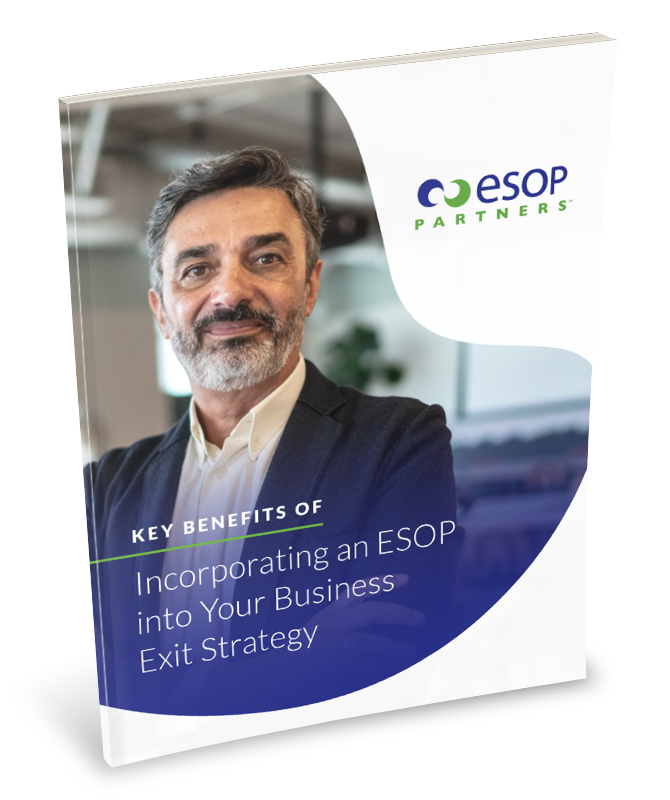 Key Benefits of Incorporating an ESOP
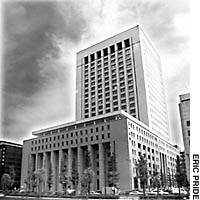 The Dai-Ichi Mutual Life Insurance Building in Tokyo's Chiyoda Ward, where GHQ was based throughout the Occuapation.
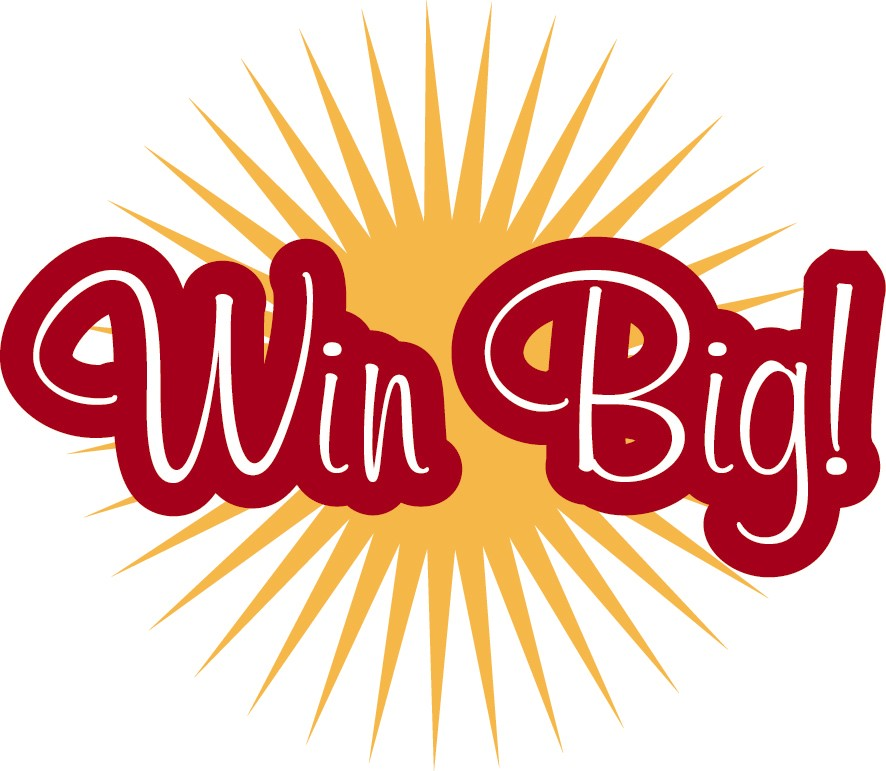 Small-Copy-of-Win-Big1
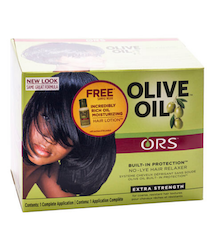 Organic Root Stimulator No Lye Relaxer, Extra Strength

+---+

Give the material again exactly as it is, but keep the pictures out.

**Task result**
 Key Benefits of Incorporating an ESOP
 The Dai-Ichi Mutual Life Insurance Building in Tokyo's Chiyoda Ward, where GHQ was based throughout the Occuapation.
 Small-Copy-of-Win-Big1
 Organic Root Stimulator No Lye Relaxer, Extra Strength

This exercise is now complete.